>>>>>

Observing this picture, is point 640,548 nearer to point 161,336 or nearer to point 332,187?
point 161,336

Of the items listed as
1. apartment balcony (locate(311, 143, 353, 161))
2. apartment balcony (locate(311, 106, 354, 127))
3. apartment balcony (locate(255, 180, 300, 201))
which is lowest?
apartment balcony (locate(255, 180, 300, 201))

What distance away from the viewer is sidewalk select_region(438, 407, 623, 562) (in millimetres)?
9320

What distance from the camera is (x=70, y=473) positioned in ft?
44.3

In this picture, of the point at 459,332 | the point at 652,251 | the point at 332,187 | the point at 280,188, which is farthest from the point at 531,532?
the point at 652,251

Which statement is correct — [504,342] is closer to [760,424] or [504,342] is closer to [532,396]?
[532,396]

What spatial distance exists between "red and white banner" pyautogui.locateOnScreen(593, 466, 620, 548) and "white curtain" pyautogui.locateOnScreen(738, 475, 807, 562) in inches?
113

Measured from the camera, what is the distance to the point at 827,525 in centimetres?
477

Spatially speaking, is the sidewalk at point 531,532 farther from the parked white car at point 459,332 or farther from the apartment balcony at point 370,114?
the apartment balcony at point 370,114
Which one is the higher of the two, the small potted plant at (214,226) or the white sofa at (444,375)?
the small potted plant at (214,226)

<<<<<
>>>>>

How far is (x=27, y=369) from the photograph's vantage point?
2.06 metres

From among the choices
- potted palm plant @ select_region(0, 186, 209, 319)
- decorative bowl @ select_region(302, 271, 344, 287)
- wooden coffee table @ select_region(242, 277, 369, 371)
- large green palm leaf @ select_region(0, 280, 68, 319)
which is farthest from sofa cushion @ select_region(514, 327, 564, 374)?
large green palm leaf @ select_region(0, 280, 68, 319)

<<<<<

Show each line of the items above that contains the word "this".

Observing this picture, is point 640,548 nearer to point 161,336 or nearer to point 332,187?
In this picture, of the point at 459,332 | the point at 652,251 | the point at 332,187 | the point at 280,188, which is farthest from the point at 531,532?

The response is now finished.